Hi, thanks for your interest! Can you say more about what you're looking for?

We currently make all checkpoints (every 1k steps) available in Huggingface format in the repositories on the HF Hub: https://huggingface.co/EleutherAI/pythia-70m/tree/step103000 for example stores the 70m, step 103000 (and likewise for Pythia-12b and Pythia-7b).

If there is some analysis you want to do that requires either retraining or examining the optimizer states, more than happy to upload specific checkpoints upon request! However, we likely would not be able to upload every NeoX checkpoint + optimizer state to Huggingface due to storage constraints (optimizer states cause storage requirements to at least 6x). Does what you intend to do require the non-HF models?

haileyschoelkopf commented 1 year ago

Closing because we have HF-format models already public! Please don't hesitate to reopen if you need optimizer states or anything else. :)

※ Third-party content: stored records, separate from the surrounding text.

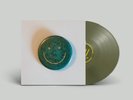 Mac Demarco - Here Comes The Cowboy OLIVE GREEN COLORED Vinyl LP Limited Edition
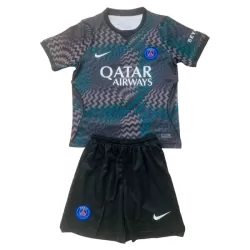 Paris Saint-Germain Målmandstrøje Børn Hjemmebane 26/27 Paris Saint-Germain Målmandstrøje Børn Hjemmebane 26/27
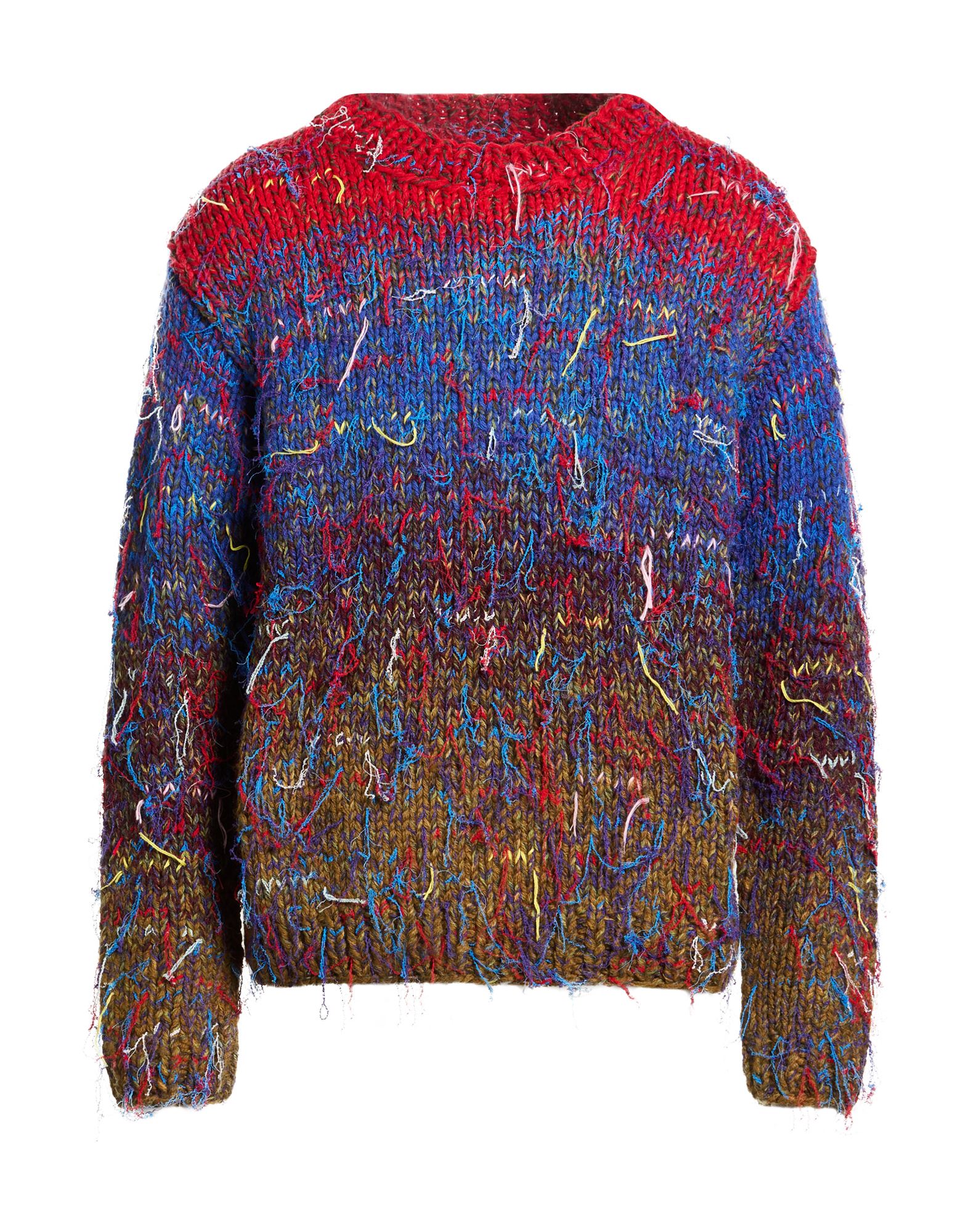  Maison Margiela - Strickwaren - Pullover - On Yoox.com 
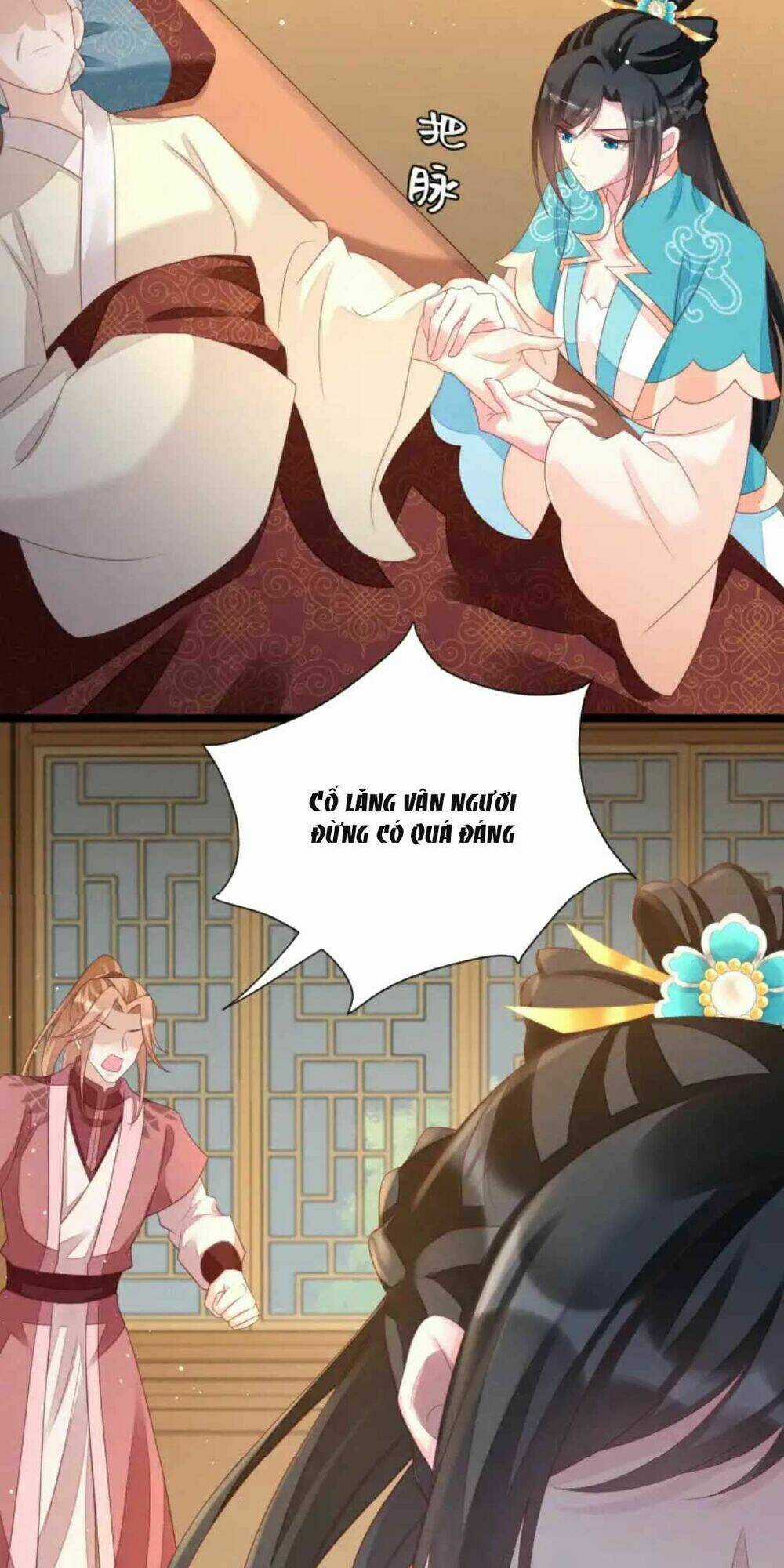 Thần Phi Ngự Thiên Hạ - Chapter 7 - Trang 49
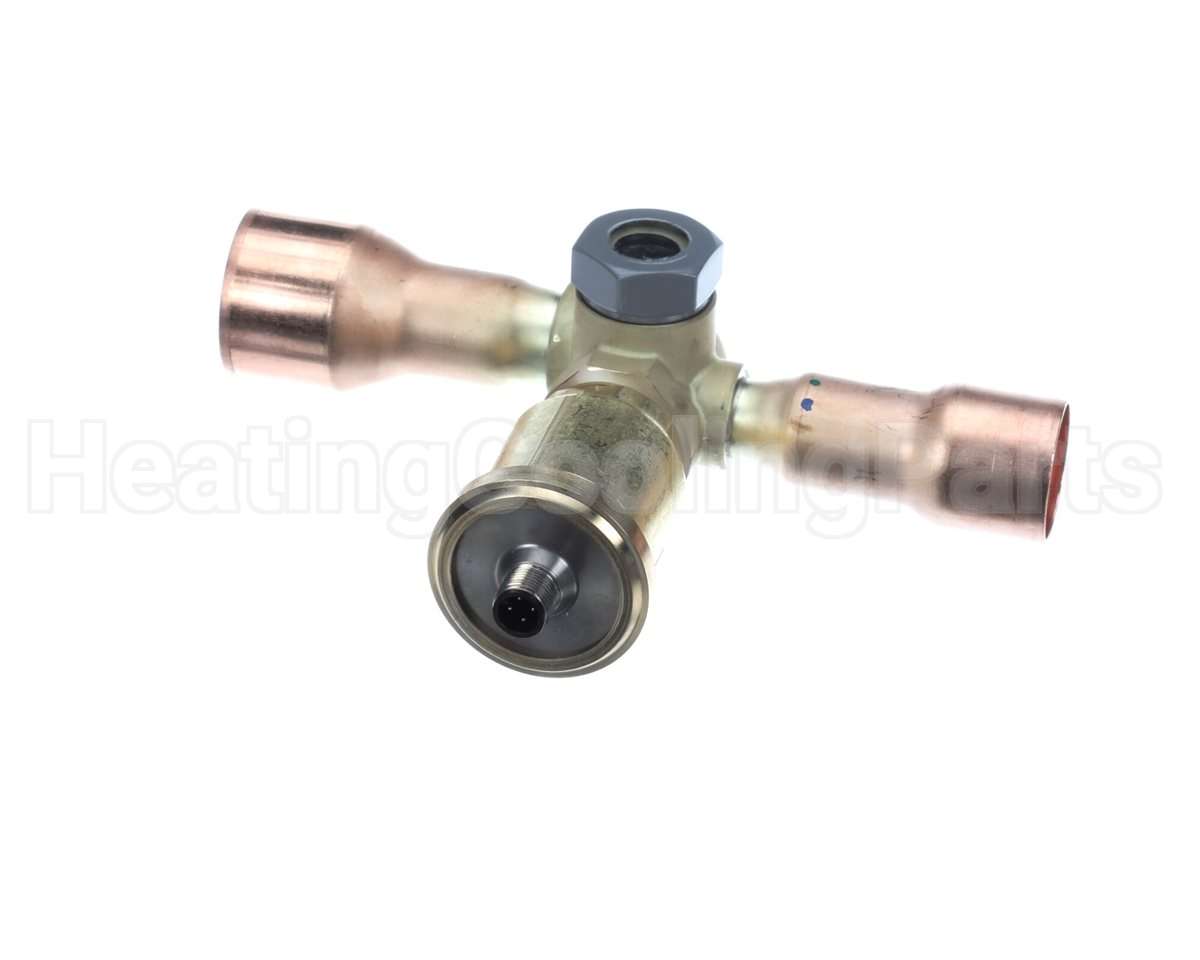 335053003 Daikin-Mcquay Txv,1-1/8" X 1-3/8" Odf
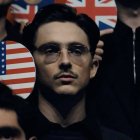 Timothée Chalamet regresa a la gran pantalla, esta vez como el protagonista de 'Marty Supreme'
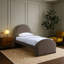 Lit tapissier Andaz-320063472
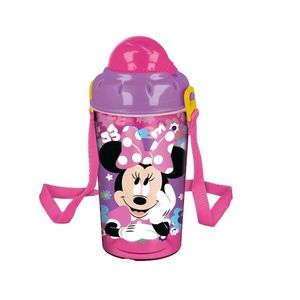 CANTIMPLORA MINNIE SINGL 450ML X UNIDAD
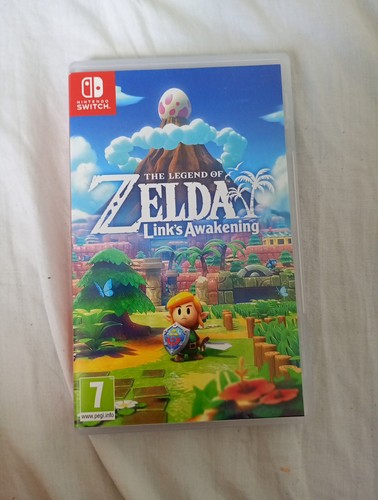 The legend zelda - legend, link's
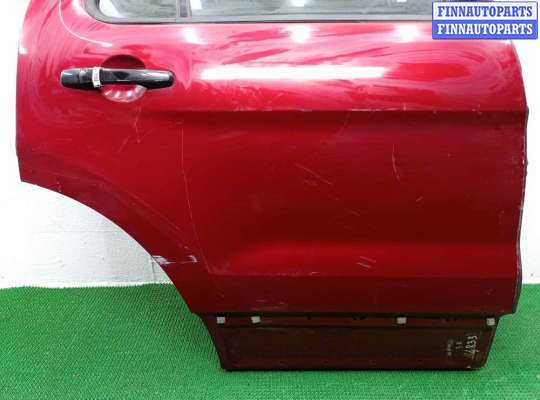 купить Дверь задняя правая на Ford Explorer V рестайлинг 2015 - 2019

jiahai-feng commented 7 months ago

Hi Hailey,

Not the OP, but I am in fact wondering if I could have access to the optimizer states. Having the optimizer state for the last checkpoint will be the most helpful, and having the optimizer states for ~10 evenly spaced checkpoints throughout training will be more than sufficient for me.

haileyschoelkopf commented 7 months ago

Hi @jiahai-feng , yes, I can get these uploaded for you this week!

haileyschoelkopf commented 7 months ago

Hi @jiahai-feng I've uploaded all optim states to neox-ckpt-pythia-160m-v1 and likewise for 160m-deduped! Will continue uploading more models' checkpoints.